Recent works by highly respected L.A. classic Modernist William Brice grace the L.A. Louver Gallery in Venice. The exhibition offers locals their first good look at his work since a 1986 retrospective at the Museum of Contemporary Art. The current spread of some 40 paintings and drawings puts one in mind of a philharmonic orchestra playing jazz with considerable verve.

The 77-year-old Brice developed after World War II as a heroic, somewhat anguished figurative artist in the circle around Rico Lebrun. His style evolved gradually, figures blending with Abstract Expressionist scale and Matisse’s vivid color. Results were kindred to early work by Brice’s friend Richard Diebenkorn, but you never mixed them up.

A 1970 Greek sojourn defined Brice’s later opus. His art absorbed a kind of Jungian, classical ancient world into the Modernist vocabulary. Figures grew architectonic while transmuting into abstract symbols. Subject matter in the ordinary sense was abandoned in favor of elemental themes. Now as then, earth, air, fire and water play in unison behind his central motifs–male and female standing for archetypes of the creative act.

All of which is too specific and ponderous to capture the experience of Brice’s new work. Its primary thrust is personal, so dragging in other artists’ names is silly except to establish ballpark reference points.

Matisse’s spirit remains, but now as embodied by his late, joyous paper cutouts. Brice has never before put this much emphasis on high-key color and flat form. Jacques Lipchitz is another familiar presence. Brice’s sensitive draftsmanship captures the sculptor’s monumental volumes with just simple uninflected-shape edges. What’s newest here, though, is a colloquial zing that brings Brice’s timeless world the beat of American argot, from Stuart Davis to Punk.
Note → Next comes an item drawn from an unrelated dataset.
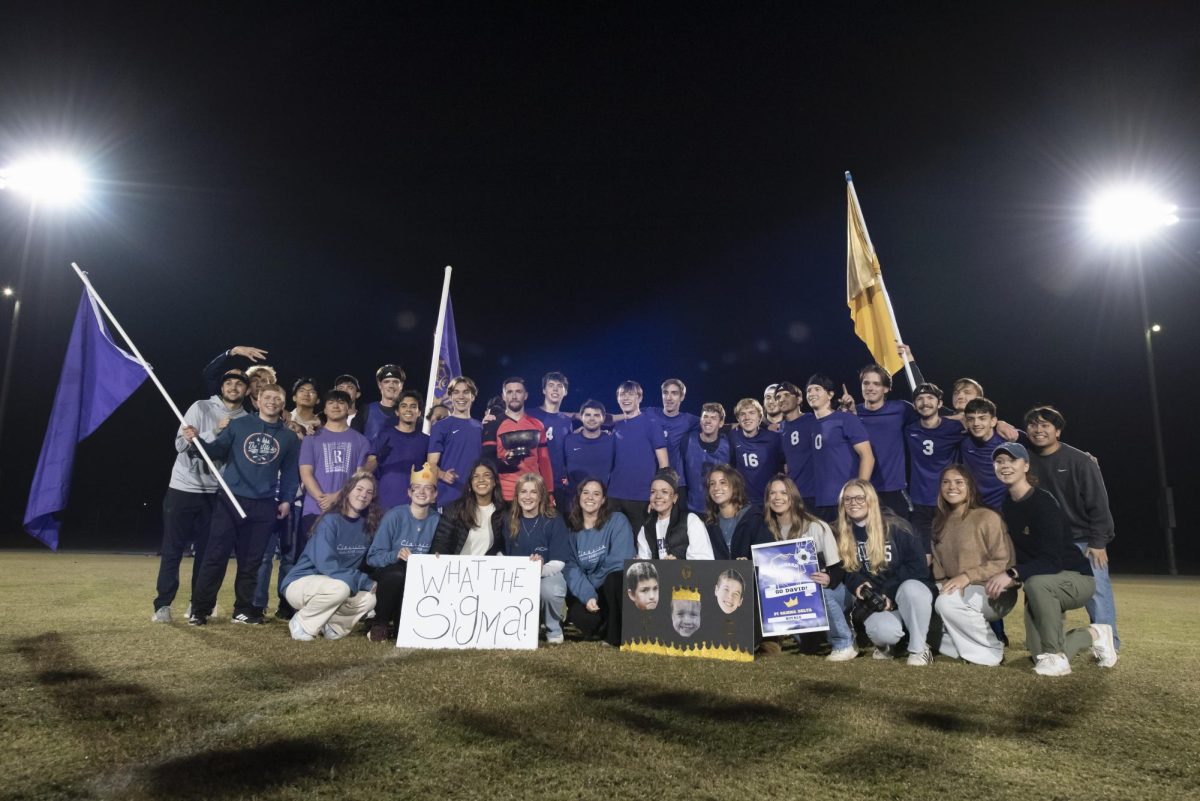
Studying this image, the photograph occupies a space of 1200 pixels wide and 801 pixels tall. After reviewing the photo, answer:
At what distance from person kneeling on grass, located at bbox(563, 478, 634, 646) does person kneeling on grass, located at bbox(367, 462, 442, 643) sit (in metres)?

The shank of the show includes nine handsome untitled paintings, three as large as 12 by 9 feet. The most dramatic piece uses a black background to pump up color. Against the vertical format lies a horizontal shape, roughly rectangular, with green squares of slightly differing sizes in diagonal corners. Between meander organic, interlocking zones in blue and brown. It might decode as earth and water.

Above are three vertical motifs. One–blue and lavender–resembles a clamp holding two spheroids. Its opposite in reds and oranges is plump, curvy and symmetrical. Certainly this is Adam and Eve. Between them a red vertical stands erect, crisscrossed by a yellow bolt–just as certainly an orgasmic explosion.

And just as certainly not. Brice’s paintings compel the eye but resist verbal elucidation. They’re not cranky but insist on being read visually and philosophically. Evocation of primal forces says the work is about a basic creative drive. Their Olympian detachment tells us human procreation isn’t the artist’s central concern. The paintings themselves inform us that their main theme is artistic creativity.

As if to nail down this point, Brice–an unquestioned virtuoso–set himself a difficult challenge. All paintings appear to consciously run the risk of being boring. All are composed of two-dimensional shapes largely self-contained. They take no obvious advantage of standard devices for achieving illusionistic volume, deep space or interlocking drama. Formal elements tend to be isolated and self-absorbed. In a lesser artist, this would be a prescription for failure. But Brice uses less to bring off more.

Speaking of the old less-is-more cliche, the artist actually revised the tack of reductivist art to remind us that painting can still be something more than pure phenomenon or mere formality. The net effect of his astringent cocktail of sensibilities makes a place where the lyric meets the epic, energy confronts exhaustion, and rapture boogies with anxiety.